THE LARGE-SCALE WILDFIRE SPREAD PREDICTION USING A MULTI-KERNEL CONVOLUTIONAL NEURAL NETWORK
Keywords: Wildfire, Multi-kernel CNN, Deep learning, Convolutional neural network, Forest fire, Machine learning
Abstract. In the last twenty years, destructive wildfires have affected the environment to the tune of billions of dollars. An accurate model is crucial for predicting the spreading of wildfires in a variety of conditions.
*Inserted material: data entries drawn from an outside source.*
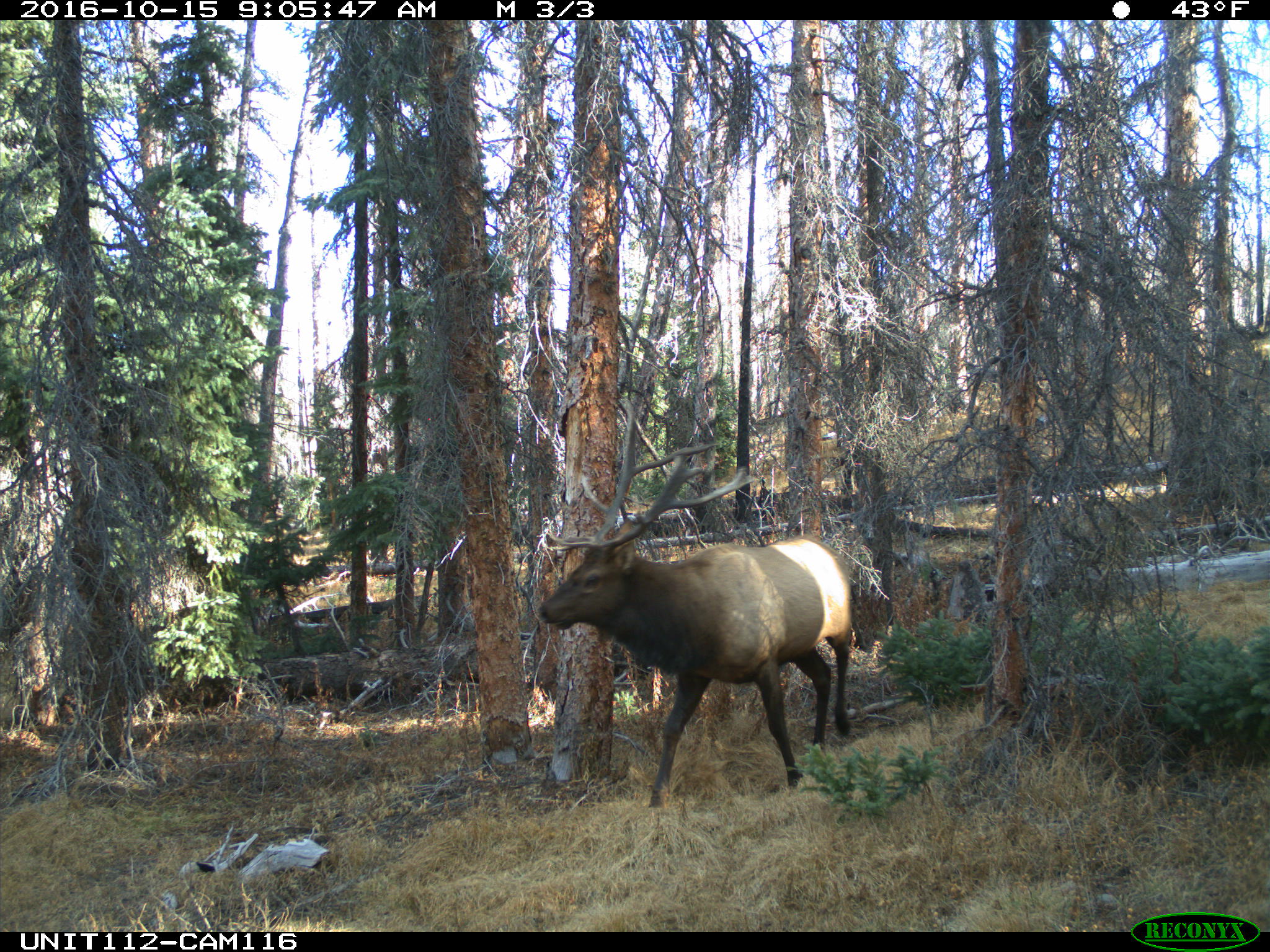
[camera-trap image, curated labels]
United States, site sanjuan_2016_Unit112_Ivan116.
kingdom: Animalia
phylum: Chordata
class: Mammalia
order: Artiodactyla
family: Cervidae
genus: Cervus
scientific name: Cervus elaphus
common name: red deer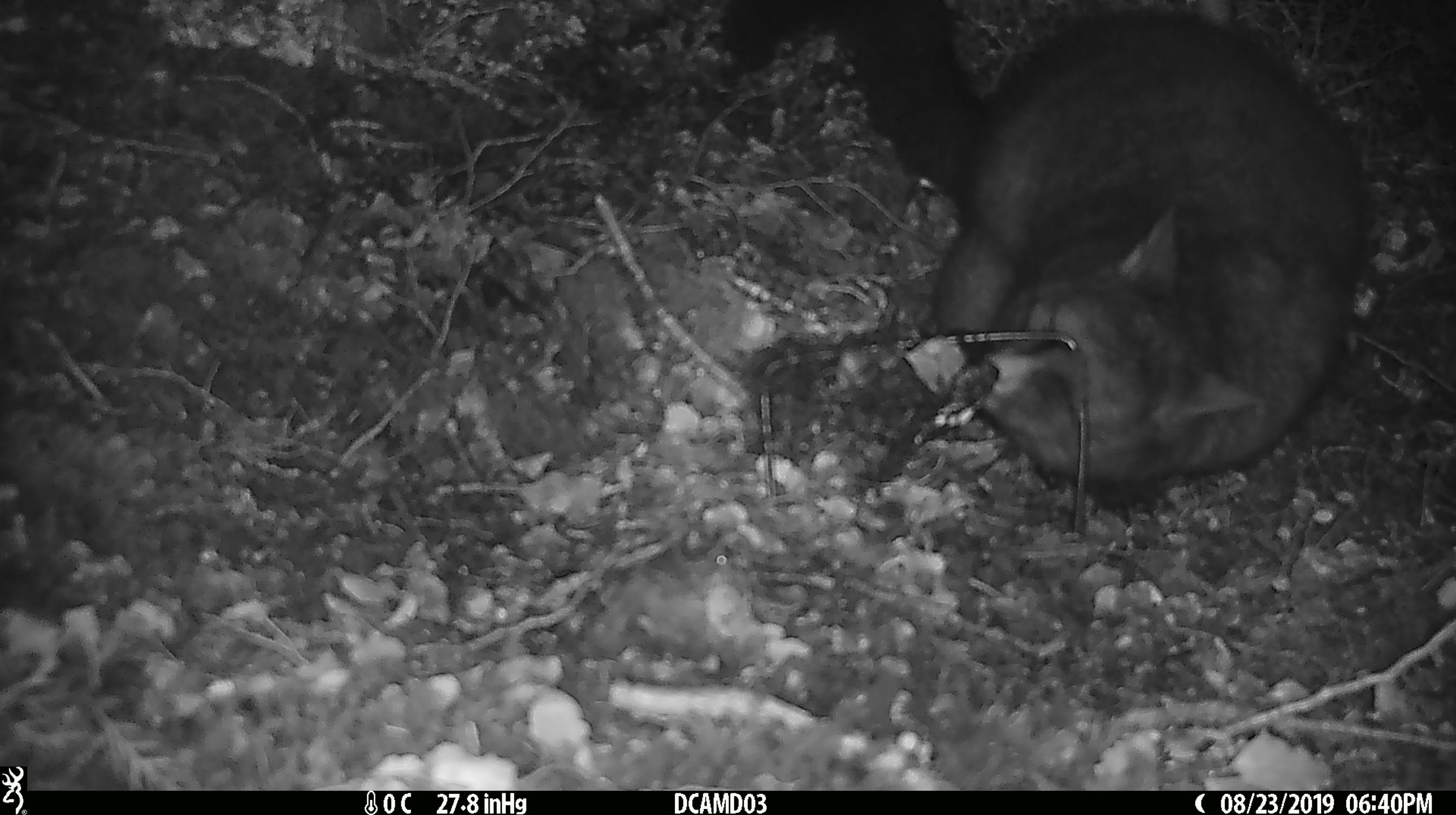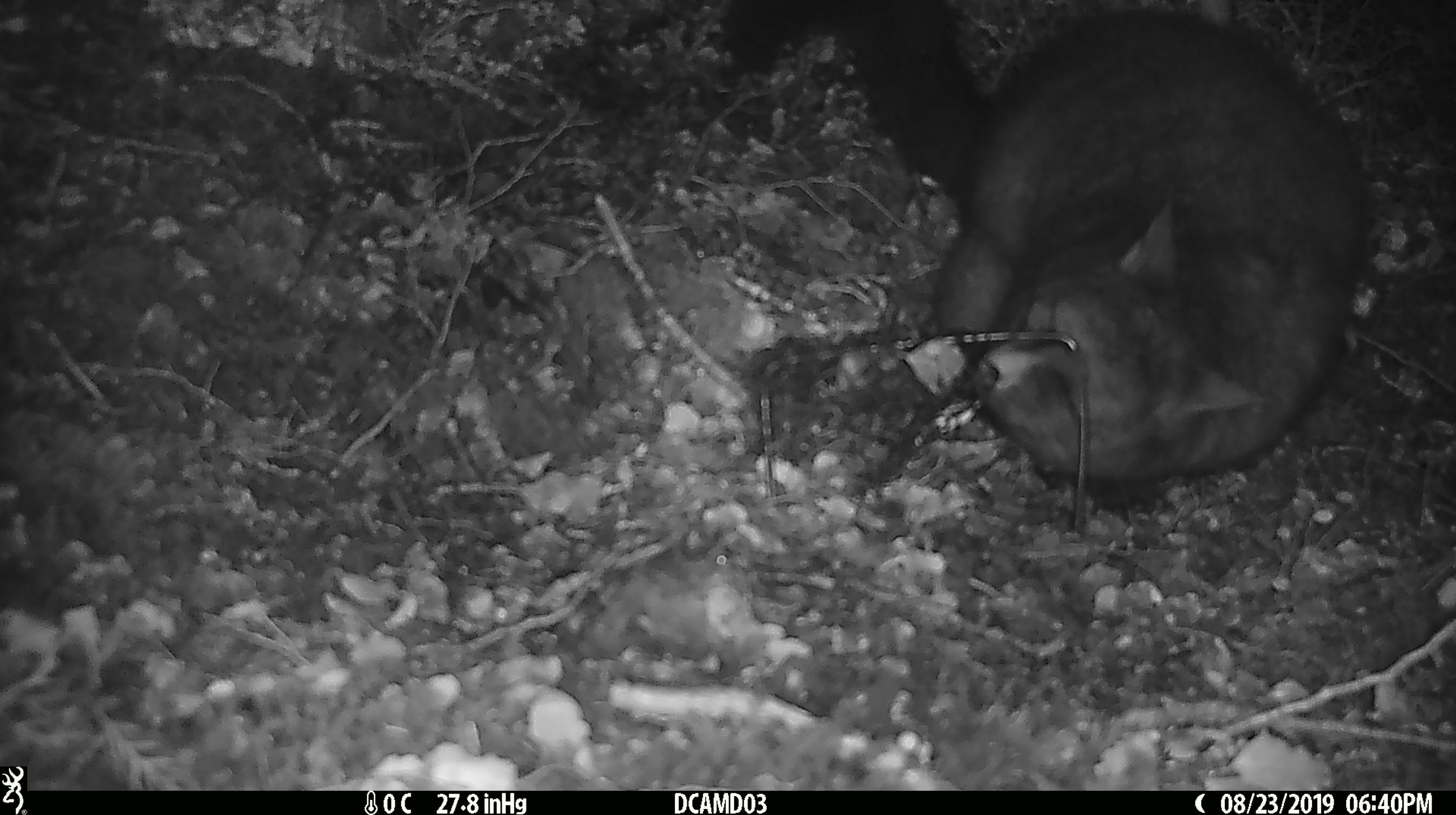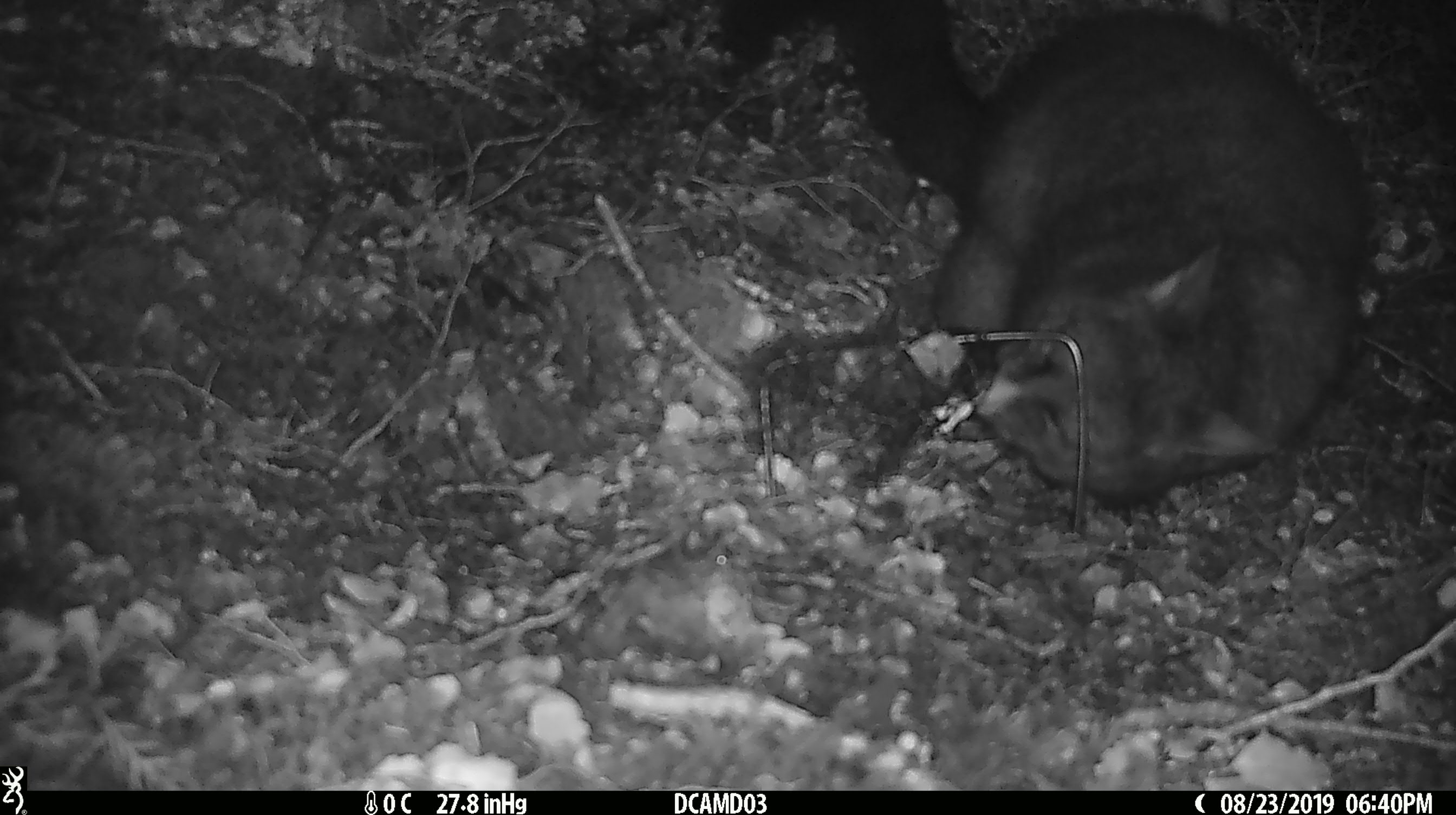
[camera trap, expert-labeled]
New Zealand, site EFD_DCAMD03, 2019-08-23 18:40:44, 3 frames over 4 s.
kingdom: Animalia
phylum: Chordata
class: Mammalia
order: Diprotodontia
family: Phalangeridae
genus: Trichosurus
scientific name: Trichosurus vulpecula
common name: common brushtail possum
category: possum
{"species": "possum (common brushtail possum) (Trichosurus vulpecula)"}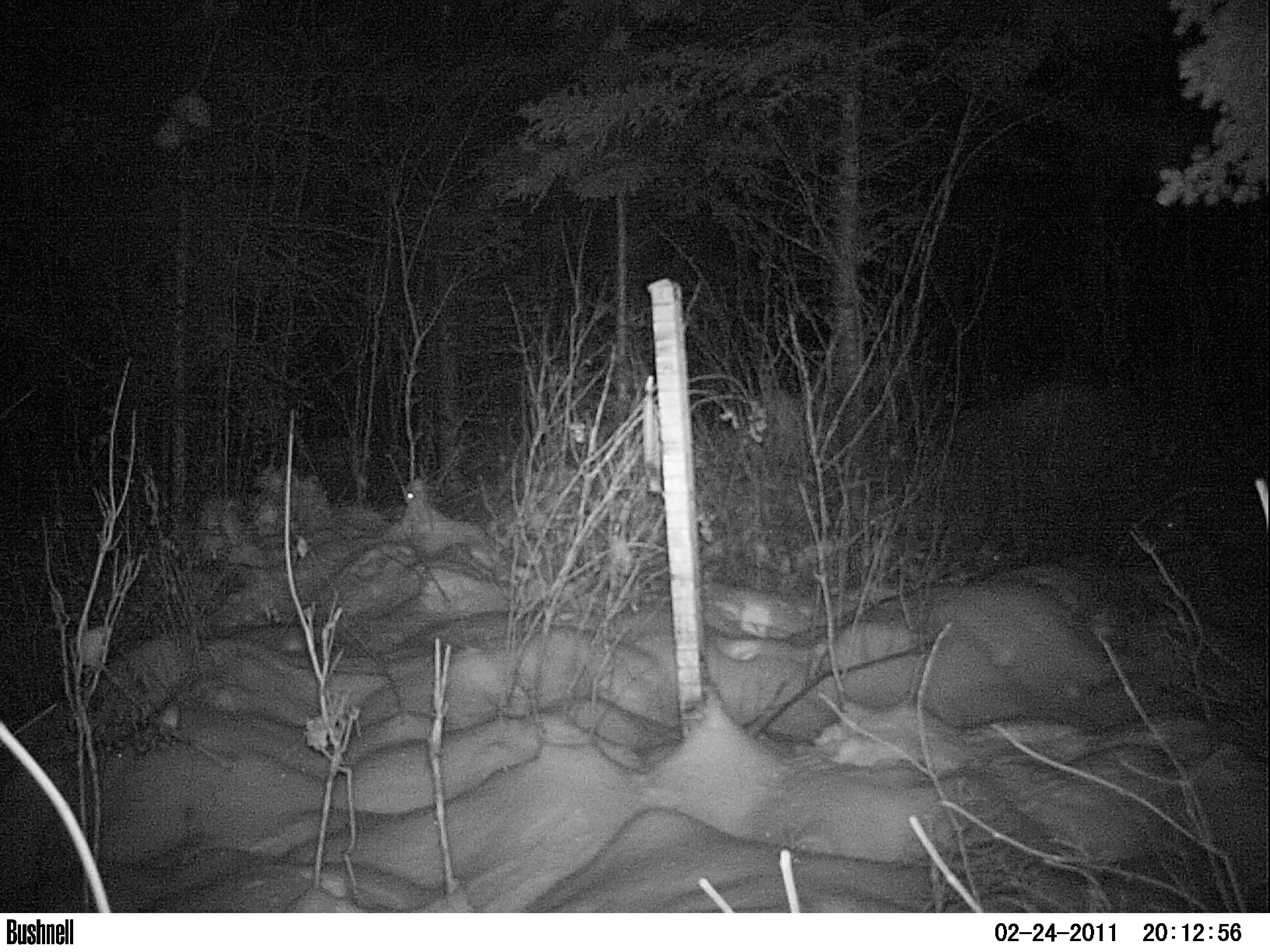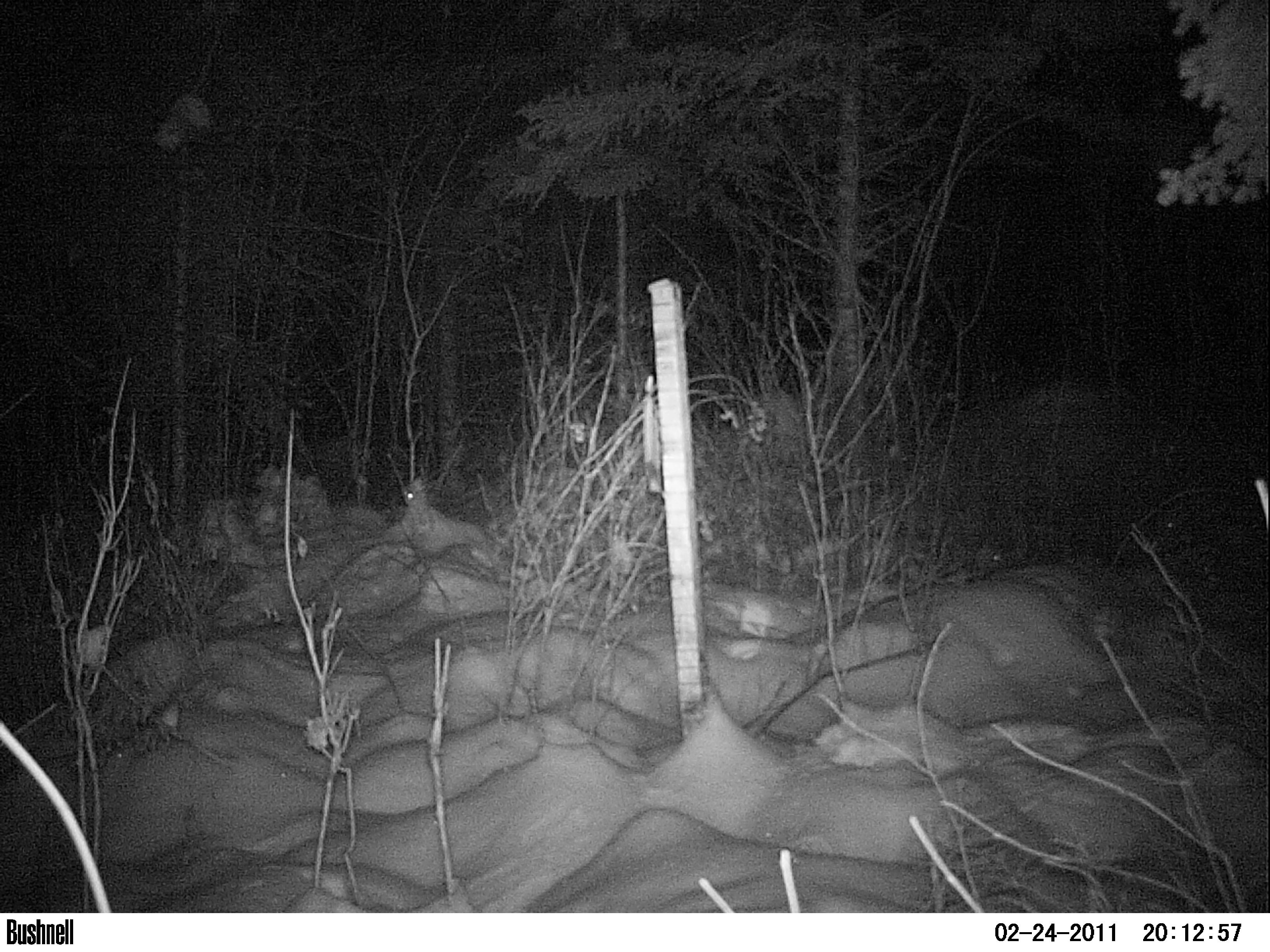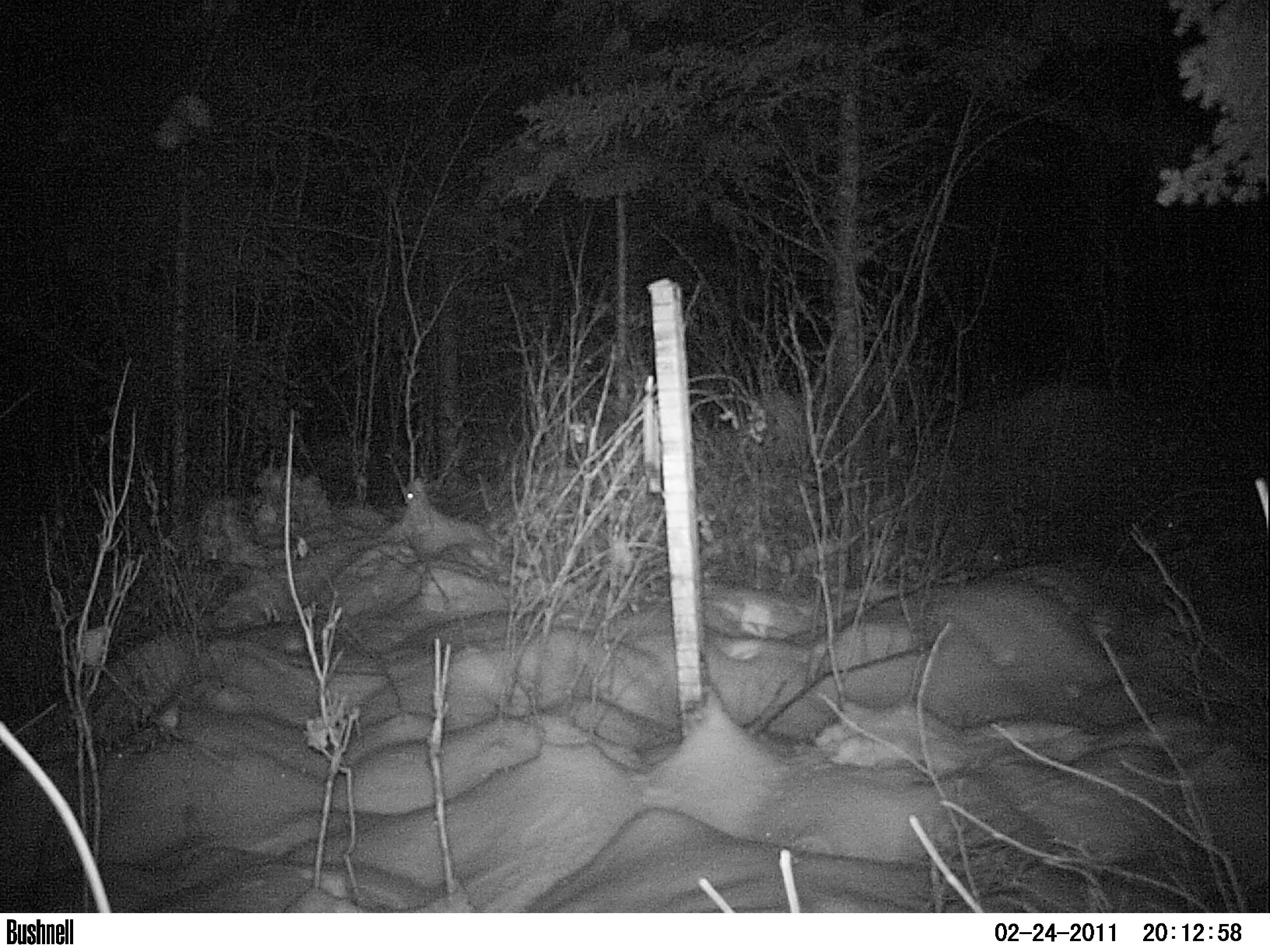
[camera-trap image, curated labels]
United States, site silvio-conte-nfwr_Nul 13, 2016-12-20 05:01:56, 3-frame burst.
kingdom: Animalia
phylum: Chordata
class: Mammalia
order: Lagomorpha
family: Leporidae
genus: Lepus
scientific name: Lepus americanus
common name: snowshoe hare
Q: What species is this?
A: Snowshoe hare (Lepus americanus).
In this study, a multi-kernel convolution neural network (CNN) deep learning model was proposed based on elevation, wind direction, and speed, minimum and maximum temperatures, humidity, precipitation, drought index, normalized difference vegetation index (NDVI), and energy release component to predict wildfire spread across the United States. Using multi-kernel CNN, it is possible to predict whether a pixel will be on fire at a future time. Compared to the model presented by other authors, the multi-kernel CNN model achieved high accuracy and F1 score. In comparison with CNNs without a multi-kernel mechanism and fixed kernel size, the proposed model predicted more accurate results based on the test data set. The multi-kernel CNN model reached an overall accuracy of 98.6 and F1 score of 70.97 on test data.